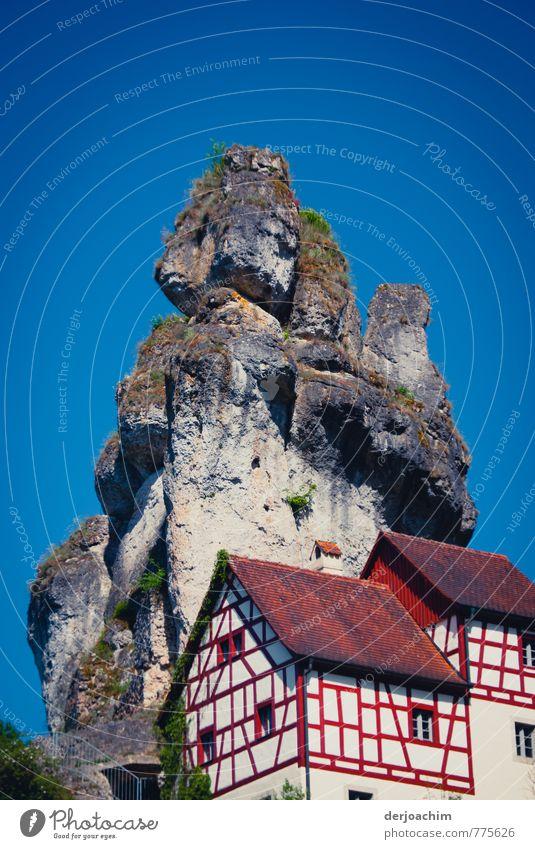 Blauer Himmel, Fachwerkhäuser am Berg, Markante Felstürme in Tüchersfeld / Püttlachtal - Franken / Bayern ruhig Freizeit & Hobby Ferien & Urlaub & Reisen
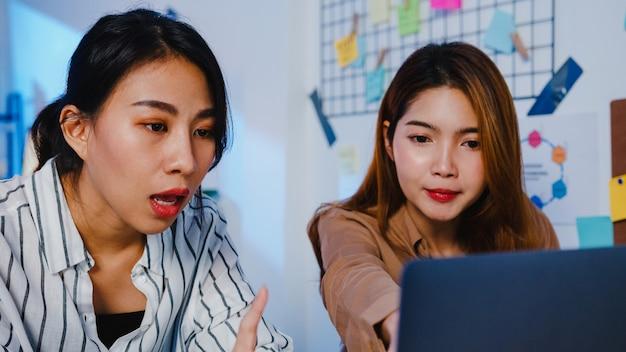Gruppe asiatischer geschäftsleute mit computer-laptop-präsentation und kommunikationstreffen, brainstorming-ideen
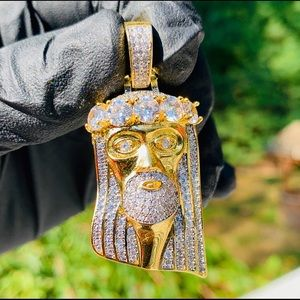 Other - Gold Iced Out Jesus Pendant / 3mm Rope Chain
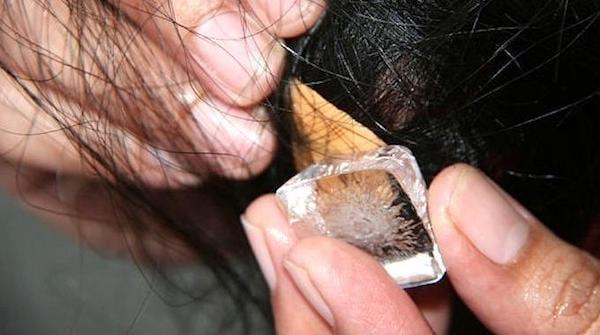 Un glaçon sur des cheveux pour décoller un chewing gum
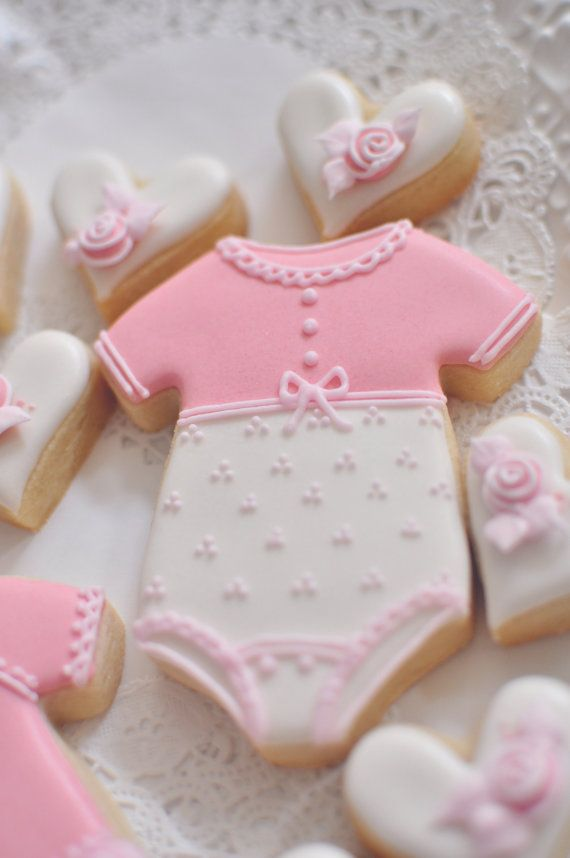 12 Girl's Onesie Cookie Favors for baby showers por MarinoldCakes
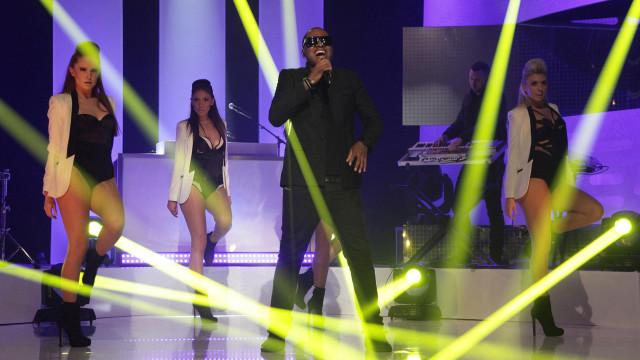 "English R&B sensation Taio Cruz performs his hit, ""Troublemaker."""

_Activity_
Return the listing above in an exact copy that leaves out the images.

_Answer to the exercise_
 Blauer Himmel, Fachwerkhäuser am Berg, Markante Felstürme in Tüchersfeld / Püttlachtal - Franken / Bayern ruhig Freizeit & Hobby Ferien & Urlaub & Reisen
Gruppe asiatischer geschäftsleute mit computer-laptop-präsentation und kommunikationstreffen, brainstorming-ideen
 Other - Gold Iced Out Jesus Pendant / 3mm Rope Chain
 Un glaçon sur des cheveux pour décoller un chewing gum
 12 Girl's Onesie Cookie Favors for baby showers por MarinoldCakes
 "English R&B sensation Taio Cruz performs his hit, ""Troublemaker."""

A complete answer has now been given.